Trois années ont passé depuis la première représentation de The Black Rider en Allemagne. Mise en scène de Robert Wilson, textes de William Burroughs, musique de Tom Waits : d’une telle collaboration ne pouvait résulter qu’une œuvre complètement givrée. Pour obtenir la main de la fille d’un vieux forestier, un jeune homme de bureau doit faire ses preuves en tant que chasseur et rapporter du gibier. Mais le jeune homme est un piètre tireur. Le diable lui propose alors de le fournir en cartouches magiques, en le prévenant que « certaines sont pour toi, et certaines sont pour moi ». Fatalement, la dernière balle se loge dans le crâne de sa bien-aimée. Voilà pour la trame, inspirée d’un conte germanique réminiscent du drame personnel de William Burroughs, lequel a malencontreusement descendu sa femme en jouant à Guillaume Tell quelques années plus tôt. La moitié des titres ont été enregistrés pour le spectacle, à Hambourg, avec des musiciens allemands et les arrangements de Greg Cohen. L’autre moitié a été mise en boîte en Californie des années plus tard, avec l’aide de Francis Thumm, Ralph Carney et Joe Gore (banjo, guitare) et sous la supervision de Tchad Blake, qui était aussi de « Bone Machine ». « The Black Rider » n’est pas le disque le plus accessible de Tom Waits, loin s’en faut. Tous les éléments les plus radicaux de son approche musicale sont de sortie, avec une grosse dose de pathos lancinant d’Europe de l’Est pour faire bonne mesure. Les cinq premières minutes d’écoute requièrent des nerfs un tant soit peu solides. Les inconditionnels de Burroughs seront contents de savoir que l’auteur de La Machine Molle chante sur ‘T Ain’t no sin et qu’il a écrit les paroles de trois chansons dans le lot. Ceux de Tom Waits défendront bec et ongles cette cinglerie d’album, attirant l’attention de leur interlocuteur sur la beauté fragile de November ou The Briar And The Rose, à moins qu’ils ne soient de cette autre sorte qui adore les borborygmes inquiétants de Just The Right Bullets ou Flash Pan Hunter.

Relire la première partie consacrée à la période 70’s: http://gonzai.com/tom-waits-back-to-the-seventies/

Tom Waits // Bad as me // Anti (PIAS)
http://www.tomwaits.com/

8 commentaires

  1. La photo de la pochette de Rain Dogs est en fait une image d’Anders Petersen, photographe suédois élève de Christer Stromholm, tirée de sa série « Café Lehmitz » (bar de Hambourg dans les années 60).

    Cela dit, les tarés congénitaux ont aussi le droit d’être allemands…

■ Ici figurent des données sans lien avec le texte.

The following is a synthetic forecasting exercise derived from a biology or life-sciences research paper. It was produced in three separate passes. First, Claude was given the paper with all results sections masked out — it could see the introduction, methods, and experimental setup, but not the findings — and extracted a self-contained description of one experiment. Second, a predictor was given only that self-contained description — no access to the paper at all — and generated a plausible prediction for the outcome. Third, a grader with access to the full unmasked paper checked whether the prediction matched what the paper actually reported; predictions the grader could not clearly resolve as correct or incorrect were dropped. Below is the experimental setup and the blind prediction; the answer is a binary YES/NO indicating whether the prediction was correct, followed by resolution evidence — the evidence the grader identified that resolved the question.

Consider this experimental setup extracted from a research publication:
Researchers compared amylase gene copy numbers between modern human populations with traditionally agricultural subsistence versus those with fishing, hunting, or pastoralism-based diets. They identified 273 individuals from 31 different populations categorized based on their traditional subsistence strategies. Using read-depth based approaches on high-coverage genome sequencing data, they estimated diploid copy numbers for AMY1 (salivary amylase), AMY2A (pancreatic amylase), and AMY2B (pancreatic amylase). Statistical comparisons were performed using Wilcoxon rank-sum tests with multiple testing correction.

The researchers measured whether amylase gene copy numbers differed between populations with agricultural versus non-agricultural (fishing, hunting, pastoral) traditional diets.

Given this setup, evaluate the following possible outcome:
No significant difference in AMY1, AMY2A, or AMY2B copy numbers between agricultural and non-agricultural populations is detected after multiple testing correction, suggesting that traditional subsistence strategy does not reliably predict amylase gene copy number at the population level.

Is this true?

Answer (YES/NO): NO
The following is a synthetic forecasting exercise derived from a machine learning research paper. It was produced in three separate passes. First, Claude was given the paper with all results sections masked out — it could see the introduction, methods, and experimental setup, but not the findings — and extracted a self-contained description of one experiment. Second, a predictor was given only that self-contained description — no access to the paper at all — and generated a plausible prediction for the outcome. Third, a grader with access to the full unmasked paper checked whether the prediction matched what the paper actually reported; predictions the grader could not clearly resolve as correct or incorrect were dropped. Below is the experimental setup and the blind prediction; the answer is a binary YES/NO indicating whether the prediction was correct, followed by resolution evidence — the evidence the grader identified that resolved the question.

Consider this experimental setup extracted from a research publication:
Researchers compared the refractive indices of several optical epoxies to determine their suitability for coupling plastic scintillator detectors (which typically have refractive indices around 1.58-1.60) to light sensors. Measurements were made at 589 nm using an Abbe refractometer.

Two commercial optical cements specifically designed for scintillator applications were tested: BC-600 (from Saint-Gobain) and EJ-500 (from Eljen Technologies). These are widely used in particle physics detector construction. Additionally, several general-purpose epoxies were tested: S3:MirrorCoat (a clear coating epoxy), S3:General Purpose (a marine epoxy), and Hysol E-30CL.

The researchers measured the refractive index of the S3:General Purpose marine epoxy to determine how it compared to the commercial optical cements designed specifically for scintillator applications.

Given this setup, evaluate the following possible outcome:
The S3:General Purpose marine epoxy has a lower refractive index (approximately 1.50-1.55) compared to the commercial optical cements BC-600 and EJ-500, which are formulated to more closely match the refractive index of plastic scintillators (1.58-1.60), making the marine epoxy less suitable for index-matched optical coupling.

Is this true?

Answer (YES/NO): NO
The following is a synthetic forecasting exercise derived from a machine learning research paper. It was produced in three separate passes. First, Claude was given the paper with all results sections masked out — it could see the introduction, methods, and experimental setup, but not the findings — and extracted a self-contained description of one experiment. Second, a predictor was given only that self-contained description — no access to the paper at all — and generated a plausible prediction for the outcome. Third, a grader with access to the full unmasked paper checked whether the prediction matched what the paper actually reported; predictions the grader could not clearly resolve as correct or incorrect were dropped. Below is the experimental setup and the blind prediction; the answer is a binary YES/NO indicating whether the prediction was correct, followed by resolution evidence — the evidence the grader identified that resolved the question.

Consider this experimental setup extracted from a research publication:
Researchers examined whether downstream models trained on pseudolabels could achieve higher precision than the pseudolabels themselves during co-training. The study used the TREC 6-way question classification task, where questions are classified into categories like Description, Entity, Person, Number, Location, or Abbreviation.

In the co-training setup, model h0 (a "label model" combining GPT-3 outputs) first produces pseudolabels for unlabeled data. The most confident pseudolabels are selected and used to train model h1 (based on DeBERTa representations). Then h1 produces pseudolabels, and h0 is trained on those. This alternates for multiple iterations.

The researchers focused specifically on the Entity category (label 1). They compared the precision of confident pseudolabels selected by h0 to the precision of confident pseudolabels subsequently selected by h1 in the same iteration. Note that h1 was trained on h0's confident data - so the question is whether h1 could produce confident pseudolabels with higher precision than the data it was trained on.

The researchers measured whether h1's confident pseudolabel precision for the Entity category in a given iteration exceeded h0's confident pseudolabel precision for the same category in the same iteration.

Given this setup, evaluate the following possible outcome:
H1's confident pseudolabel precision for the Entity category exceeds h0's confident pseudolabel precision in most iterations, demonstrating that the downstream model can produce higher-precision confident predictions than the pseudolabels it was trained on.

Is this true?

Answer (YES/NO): YES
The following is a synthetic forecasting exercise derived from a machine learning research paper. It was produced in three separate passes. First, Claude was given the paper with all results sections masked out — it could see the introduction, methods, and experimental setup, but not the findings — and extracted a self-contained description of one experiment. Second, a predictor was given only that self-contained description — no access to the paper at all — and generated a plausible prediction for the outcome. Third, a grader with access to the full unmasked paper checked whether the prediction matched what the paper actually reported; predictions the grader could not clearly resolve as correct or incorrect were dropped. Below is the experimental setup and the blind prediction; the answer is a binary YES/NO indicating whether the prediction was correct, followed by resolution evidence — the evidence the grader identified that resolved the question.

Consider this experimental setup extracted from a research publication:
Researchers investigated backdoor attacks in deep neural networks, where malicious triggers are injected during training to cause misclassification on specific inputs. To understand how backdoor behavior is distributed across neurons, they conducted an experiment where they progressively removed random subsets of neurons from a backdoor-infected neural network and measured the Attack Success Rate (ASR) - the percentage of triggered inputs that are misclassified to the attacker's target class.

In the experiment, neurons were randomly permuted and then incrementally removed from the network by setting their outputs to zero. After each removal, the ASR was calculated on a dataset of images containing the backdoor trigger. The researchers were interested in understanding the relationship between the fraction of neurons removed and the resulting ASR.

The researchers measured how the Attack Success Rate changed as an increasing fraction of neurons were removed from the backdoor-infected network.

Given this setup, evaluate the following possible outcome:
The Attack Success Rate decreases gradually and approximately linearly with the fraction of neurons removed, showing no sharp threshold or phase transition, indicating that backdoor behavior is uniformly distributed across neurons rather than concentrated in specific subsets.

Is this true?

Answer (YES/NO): NO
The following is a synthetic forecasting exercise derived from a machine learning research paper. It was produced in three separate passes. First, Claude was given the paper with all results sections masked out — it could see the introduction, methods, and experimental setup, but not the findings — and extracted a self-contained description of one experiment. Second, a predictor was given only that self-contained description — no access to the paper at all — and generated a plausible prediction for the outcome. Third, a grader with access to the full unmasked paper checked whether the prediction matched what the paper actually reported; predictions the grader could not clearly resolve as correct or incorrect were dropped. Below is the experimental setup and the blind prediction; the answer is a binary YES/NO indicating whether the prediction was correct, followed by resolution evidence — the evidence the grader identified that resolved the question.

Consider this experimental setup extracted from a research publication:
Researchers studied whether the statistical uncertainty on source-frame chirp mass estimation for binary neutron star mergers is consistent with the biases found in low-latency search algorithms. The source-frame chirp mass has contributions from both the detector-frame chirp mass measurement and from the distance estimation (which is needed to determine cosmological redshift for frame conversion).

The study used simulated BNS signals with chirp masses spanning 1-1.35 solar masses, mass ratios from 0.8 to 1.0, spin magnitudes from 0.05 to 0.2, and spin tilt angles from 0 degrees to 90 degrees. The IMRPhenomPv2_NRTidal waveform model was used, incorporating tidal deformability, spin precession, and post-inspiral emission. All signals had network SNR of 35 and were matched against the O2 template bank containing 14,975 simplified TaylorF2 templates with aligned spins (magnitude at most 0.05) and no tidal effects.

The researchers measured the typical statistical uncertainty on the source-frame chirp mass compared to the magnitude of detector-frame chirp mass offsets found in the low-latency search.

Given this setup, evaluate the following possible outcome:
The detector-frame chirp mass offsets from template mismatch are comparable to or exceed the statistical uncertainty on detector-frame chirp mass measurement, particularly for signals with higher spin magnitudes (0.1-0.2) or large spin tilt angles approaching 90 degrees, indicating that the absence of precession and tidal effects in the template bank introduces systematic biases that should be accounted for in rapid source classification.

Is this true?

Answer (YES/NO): NO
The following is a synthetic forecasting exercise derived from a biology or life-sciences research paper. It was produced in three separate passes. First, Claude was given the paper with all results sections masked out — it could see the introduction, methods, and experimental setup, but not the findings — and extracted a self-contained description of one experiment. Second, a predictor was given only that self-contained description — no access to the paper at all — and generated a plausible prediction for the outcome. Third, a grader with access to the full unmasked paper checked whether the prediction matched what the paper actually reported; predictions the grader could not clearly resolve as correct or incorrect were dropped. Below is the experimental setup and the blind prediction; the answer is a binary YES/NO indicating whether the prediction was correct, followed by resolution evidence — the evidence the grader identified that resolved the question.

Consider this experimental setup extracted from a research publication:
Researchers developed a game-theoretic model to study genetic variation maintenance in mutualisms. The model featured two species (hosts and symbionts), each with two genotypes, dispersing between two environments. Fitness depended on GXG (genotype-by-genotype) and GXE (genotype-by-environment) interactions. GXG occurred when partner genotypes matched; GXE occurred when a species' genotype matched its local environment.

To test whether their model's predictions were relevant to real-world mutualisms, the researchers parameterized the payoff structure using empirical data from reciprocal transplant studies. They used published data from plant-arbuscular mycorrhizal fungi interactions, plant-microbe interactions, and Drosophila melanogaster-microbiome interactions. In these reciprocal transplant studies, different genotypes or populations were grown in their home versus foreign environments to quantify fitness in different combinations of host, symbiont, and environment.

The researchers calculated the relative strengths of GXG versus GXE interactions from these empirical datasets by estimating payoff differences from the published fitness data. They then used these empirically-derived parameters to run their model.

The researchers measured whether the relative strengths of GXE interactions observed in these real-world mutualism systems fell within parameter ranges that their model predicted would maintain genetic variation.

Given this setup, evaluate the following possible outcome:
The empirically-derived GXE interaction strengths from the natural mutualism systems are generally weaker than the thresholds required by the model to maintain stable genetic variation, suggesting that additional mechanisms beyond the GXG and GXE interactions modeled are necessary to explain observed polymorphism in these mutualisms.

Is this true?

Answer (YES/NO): NO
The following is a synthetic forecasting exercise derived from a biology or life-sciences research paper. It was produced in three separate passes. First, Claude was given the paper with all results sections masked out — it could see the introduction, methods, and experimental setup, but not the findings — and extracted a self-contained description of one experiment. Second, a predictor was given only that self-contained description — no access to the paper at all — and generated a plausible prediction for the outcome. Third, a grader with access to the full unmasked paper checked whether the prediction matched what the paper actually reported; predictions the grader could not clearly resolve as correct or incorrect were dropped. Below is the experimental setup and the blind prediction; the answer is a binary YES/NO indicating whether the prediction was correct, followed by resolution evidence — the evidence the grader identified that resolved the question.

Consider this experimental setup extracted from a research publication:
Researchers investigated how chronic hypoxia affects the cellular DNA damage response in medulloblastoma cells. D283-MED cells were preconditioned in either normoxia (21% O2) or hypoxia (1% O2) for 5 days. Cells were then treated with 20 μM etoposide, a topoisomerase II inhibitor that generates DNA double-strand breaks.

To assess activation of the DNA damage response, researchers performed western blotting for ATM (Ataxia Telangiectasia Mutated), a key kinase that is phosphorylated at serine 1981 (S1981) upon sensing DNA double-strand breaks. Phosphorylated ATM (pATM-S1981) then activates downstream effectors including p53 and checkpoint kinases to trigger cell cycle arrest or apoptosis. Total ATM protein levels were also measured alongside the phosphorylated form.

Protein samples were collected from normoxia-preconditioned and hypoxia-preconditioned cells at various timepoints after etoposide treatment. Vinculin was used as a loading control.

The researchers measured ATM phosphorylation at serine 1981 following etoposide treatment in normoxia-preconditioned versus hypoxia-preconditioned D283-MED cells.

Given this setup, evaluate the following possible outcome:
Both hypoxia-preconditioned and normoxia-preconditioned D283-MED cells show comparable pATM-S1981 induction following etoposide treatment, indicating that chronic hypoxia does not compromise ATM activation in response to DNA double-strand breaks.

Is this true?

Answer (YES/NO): NO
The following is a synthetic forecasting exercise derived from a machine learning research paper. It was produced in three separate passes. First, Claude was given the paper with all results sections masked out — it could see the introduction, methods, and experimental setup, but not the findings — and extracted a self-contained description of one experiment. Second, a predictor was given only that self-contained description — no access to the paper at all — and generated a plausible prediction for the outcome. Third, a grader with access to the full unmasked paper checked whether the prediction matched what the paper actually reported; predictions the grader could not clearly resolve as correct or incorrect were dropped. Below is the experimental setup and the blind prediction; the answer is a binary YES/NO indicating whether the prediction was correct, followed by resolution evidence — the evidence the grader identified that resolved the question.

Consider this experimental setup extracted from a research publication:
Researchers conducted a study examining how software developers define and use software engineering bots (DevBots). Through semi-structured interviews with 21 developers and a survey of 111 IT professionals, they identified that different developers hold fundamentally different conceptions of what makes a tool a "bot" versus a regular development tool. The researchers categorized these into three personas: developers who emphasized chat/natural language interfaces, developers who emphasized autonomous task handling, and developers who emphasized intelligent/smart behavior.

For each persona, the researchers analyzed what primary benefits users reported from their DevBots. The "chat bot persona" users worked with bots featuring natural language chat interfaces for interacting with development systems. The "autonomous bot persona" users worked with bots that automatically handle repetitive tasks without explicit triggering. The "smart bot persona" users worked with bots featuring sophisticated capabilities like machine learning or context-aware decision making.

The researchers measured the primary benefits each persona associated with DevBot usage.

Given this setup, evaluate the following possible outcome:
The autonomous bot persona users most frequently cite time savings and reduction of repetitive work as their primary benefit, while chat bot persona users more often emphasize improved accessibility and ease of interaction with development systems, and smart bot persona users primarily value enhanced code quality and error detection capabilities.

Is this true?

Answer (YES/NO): NO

  2. perso, j’ai appris des trucs en lisant ce travail tout à fait respectable. avec une réserve toutefois: frank’s wild years sur scène, c’était top. enfin, dans mon souvenir. mais pour le reste, excellent récap.
    et j’adore les morceaux choisis en tête de chapitre. on a beau connaitre ces joyaux par coeur, leur éclat n’est pas le même en citation « solitaire » qu’accrochées, en collier, au mouvement et à la dynamique d’ensemble d’un texte de chanson. un effet « bribe » (pour ne pas dire « fragment », un poil connoté).
    de la langue célébrée, magnifiée, en majesté, toute rhétorique dehors, paradée, pavoisée. comme quoi il n’y a pas de règle. et le « overwritten » assumé et revendiqué, c’est comme le bourguignon: quand c’est bien fait, c’est bon, et contrairement à la légende, ça passe tout seul.
    quant au procès en « caricature », alors là, vas-y, toi. parce que moi, j’ai pas le courage. et passé l’âge.
    caricature? Okay. mais par rapport à quelle norme d' »authenticité » et de « mesure » de bon aloi? qui place le curseur? de quel droit? et où?
    non, « caricature », j’ai peur que ce ne soit un peu court. et in extremis, je retiens le « jeune homme ».

  3. Tom Waits j’ai jamais réussi à accrocher. Sa voix, je peux pas. Pourtant une fois « on » (on est « con » hein) m’avait prêté un de ses albums (Blue Valentine ?) et vu la pochette (belle) et « on » bah je pensais que j’allais aimer. Mais non. Nada.

    Sylvain
    http://www.parlhot.com

  4. Tom Waits j’ai jamais réussi à accrocher. Sa voix, je peux pas. Pourtant une fois « on » (on est « con » hein) m’avait prêté un de ses albums (Blue Valentine ?) et vu la pochette (belle) et « on » bah je pensais que j’allais aimer. Mais non.